READING TEXT:
──────────────────────────────

# Brick Ceiling 2 To Tscarborogh



## jshuatree8 (Feb 1, 2007)

EARLIER QUESTION WAS STUPID. HOW ABOUT THE SPAN ON A COSMETIC CEILING HOW WIDE A SPAN CAN U GET AWAY WITH BETWEEN PEIRS?


----------



## ProWallGuy (Oct 17, 2003)

Lighten up on the ALL CAPS. It looks like you're yelling.


----------



## Tscarborough (Feb 25, 2006)

A flat ceiling should not have brick on it, faux or otherwise.


----------



## tkle (Apr 15, 2006)

I've done small sections in flag.PITA.


----------



## lukachuki (Feb 11, 2005)

One of my goals in life is to build a brick ceiling in a house I build myself. They are the most interesting and beautiful ceilings that I have ever seen. Of course as noted flat doesn't work but man oh man vaulted brick ceilings or boveda's are incredible. In my opinion a vaulted brick ceiling pinnacle of brick craftsmanship. 

Many old adobe houses have them in the entrance as well as some really really old buildings in Switzerland.

Here are a few pics of different kinds.

A front entryway boveda being built in Abq.










The final product.









A few more interesting vaulted brick ceilings to show variety.



















I love heated interior brick floors as well


----------



## Tscarborough (Feb 25, 2006)

Yep, those are beautiful. I love them, real or fake, but they have to be arched.


----------



## jshuatree8 (Feb 1, 2007)

thanx for the pics I thoght a flat one could be done but I guess not me and another MSN was discussing it the other day I'll show him the these and tell him we were both right. Also what about the procedure for doing this? Arches I got but pictures 3 and 4 the full ceilings looks like a hair raiser.

──────────────────────────────

DATASET:

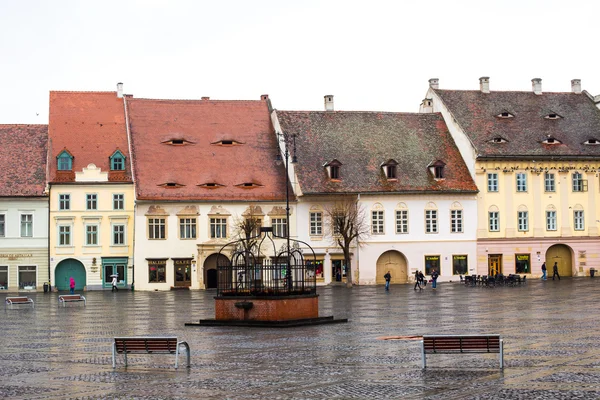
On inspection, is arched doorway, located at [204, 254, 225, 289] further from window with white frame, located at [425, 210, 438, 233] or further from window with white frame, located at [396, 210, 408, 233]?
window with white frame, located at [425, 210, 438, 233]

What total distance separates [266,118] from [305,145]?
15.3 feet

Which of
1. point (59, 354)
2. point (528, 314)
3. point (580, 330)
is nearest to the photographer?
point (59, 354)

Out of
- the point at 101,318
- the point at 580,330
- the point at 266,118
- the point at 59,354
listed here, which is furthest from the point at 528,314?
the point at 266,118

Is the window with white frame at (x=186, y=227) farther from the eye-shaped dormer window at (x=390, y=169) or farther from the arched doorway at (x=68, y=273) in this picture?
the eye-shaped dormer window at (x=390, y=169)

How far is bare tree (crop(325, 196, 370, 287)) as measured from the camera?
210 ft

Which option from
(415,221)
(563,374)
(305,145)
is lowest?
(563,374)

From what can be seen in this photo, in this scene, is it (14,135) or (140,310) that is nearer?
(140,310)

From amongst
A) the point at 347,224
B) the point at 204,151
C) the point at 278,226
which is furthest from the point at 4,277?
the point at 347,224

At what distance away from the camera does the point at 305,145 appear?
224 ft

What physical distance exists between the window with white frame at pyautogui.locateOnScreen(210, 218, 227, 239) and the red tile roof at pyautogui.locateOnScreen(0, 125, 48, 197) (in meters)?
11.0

──────────────────────────────

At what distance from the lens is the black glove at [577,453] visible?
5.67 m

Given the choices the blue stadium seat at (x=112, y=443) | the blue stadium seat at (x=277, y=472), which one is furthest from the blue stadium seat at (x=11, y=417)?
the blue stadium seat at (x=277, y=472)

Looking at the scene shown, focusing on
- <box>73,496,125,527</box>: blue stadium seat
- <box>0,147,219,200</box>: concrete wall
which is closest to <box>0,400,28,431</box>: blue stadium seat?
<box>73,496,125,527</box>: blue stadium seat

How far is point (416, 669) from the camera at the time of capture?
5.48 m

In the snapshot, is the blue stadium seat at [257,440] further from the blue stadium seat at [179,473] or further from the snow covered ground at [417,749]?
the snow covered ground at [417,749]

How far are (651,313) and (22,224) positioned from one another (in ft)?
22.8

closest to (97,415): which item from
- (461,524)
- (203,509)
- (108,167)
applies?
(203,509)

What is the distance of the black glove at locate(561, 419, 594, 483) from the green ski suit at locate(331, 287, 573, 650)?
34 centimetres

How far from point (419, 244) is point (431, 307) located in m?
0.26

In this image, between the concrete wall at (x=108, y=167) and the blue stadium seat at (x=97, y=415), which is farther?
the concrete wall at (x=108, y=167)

──────────────────────────────

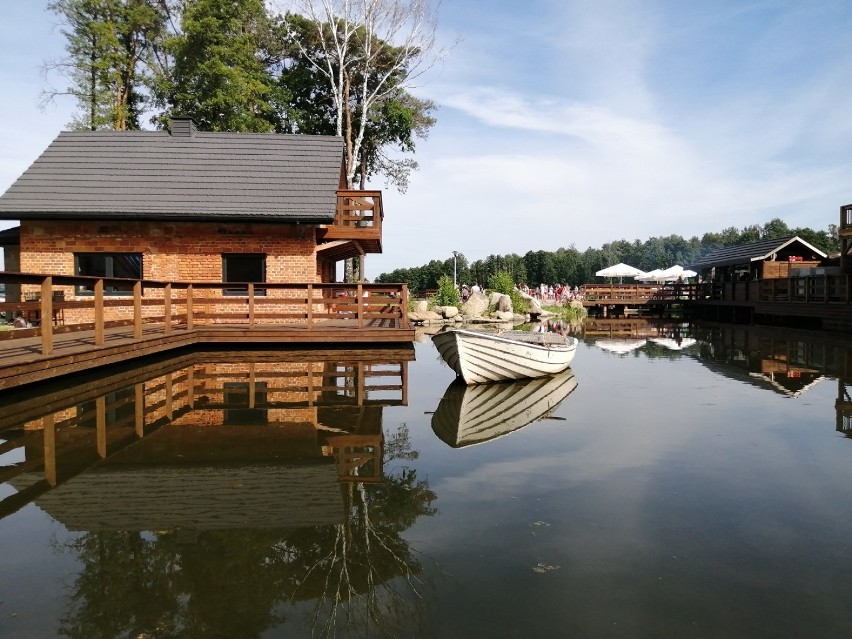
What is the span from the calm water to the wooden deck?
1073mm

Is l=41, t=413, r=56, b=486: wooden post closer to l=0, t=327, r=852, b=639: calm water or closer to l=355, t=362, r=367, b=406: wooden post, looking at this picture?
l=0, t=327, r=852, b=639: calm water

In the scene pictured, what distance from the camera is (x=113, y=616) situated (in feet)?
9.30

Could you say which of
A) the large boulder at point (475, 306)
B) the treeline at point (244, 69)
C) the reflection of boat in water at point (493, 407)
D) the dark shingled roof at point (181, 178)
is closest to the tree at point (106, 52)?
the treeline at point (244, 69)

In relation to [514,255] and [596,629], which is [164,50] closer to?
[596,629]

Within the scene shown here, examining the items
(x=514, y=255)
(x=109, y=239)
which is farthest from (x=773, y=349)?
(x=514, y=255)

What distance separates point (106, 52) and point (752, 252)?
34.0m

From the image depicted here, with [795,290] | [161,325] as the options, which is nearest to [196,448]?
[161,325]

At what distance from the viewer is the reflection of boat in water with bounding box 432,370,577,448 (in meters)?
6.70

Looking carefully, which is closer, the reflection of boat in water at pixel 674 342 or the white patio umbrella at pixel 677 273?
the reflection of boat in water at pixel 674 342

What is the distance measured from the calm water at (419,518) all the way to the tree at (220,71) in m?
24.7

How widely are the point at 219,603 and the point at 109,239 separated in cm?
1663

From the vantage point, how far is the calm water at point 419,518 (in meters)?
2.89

──────────────────────────────

REQUESTS:
A - In the brick ceiling thread, translate into Spanish: "A flat ceiling should not have brick on it, faux or otherwise."
B - Show each line of the records that contains the string "shown".
The brick ceiling thread has nothing to do with the records.

THE RESPONSES:
A - Un techo plano no debería llevar ladrillo, ni falso ni de ningún otro tipo.

B -
Looking at the scene shown, focusing on
Within the scene shown here, examining the items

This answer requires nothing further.